→ **Exercise 1**
Pick out each line in the rows below that contains the word "this" and copy those lines in full.

────

Except we also delivered exactly zero front end features for a full year. Yes, users were happy with the speed of the application, but they also remember 11 months of silence. What we delivered did not replenish the magnitude of good will that we lost over that time, and it took close to another year before we were in good standing with our core internal users.

Fast forward a few years as we start to replace one of our long-in-the-tooth front-end modules. This was another major project with months of planning, user interviews, design iterations, etc. The importance of delivering our first “new page” since the initial release got us excited and we wanted to knock it out of the park. So again, everyone was working on one thing. You can imagine where this is going: we delivered a great product and our users were happy! But we also started running into the limits of our system architecture as more users switched to the new module. Time for another all-hands-on-deck infrastructure project!

At this point we know that going all-in for big projects doesn’t work. But what is the ideal split between ensuring the system is secure, developing new features, and managing operational tasks?

Strategies for Prioritizing

Here are some of the strategies that have worked for our team to order backlog items. We’ve been refining this system for about a year, and in true Scrum fashion, will continue to refine it every cycle going forward. Some of it may work for you, and some may not.

Security, Requirements, Breaking Bugs

In the words of Amazon Web Services, security is “job zero”. If our system is compromised, that puts our customers’ data at risk. That is a level of trust that we will never win back. Critical security issues are always the priority!

────

→ **Exercise 2**
The passage on backlog prioritization above asks what the ideal split is among several kinds of work. List each of them.

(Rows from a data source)
────

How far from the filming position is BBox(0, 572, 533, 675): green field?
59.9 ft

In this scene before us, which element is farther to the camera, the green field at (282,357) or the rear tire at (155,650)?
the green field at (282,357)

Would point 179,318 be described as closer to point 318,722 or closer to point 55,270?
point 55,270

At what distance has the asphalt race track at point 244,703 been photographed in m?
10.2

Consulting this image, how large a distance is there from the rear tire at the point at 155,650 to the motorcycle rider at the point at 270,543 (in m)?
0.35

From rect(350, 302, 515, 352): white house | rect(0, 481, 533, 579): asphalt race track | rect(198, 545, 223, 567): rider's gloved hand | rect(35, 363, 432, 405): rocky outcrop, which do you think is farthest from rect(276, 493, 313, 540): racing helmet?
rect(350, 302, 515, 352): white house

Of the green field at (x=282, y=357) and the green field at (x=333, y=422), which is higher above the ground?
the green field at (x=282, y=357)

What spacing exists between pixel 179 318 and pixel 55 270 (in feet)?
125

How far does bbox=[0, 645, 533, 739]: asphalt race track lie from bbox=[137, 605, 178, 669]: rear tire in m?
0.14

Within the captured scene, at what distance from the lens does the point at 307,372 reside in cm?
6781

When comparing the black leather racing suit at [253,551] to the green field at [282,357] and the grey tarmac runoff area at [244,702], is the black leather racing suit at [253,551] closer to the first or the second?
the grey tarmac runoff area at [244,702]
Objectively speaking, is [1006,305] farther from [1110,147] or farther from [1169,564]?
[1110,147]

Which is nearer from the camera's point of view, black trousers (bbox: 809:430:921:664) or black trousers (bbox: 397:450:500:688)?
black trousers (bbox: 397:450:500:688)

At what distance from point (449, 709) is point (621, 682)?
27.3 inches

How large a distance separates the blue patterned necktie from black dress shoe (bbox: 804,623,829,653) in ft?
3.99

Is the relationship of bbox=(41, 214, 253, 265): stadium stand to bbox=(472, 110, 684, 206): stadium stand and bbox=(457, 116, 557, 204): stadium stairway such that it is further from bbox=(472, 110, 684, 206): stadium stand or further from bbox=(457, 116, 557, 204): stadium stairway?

────

→ **Problem solution 1**
In this scene before us, which element is farther to the camera, the green field at (282,357) or the rear tire at (155,650)?
Consulting this image, how large a distance is there from the rear tire at the point at 155,650 to the motorcycle rider at the point at 270,543 (in m)?

→ **Problem solution 2**
- ensuring the system is secure
- developing new features
- managing operational tasks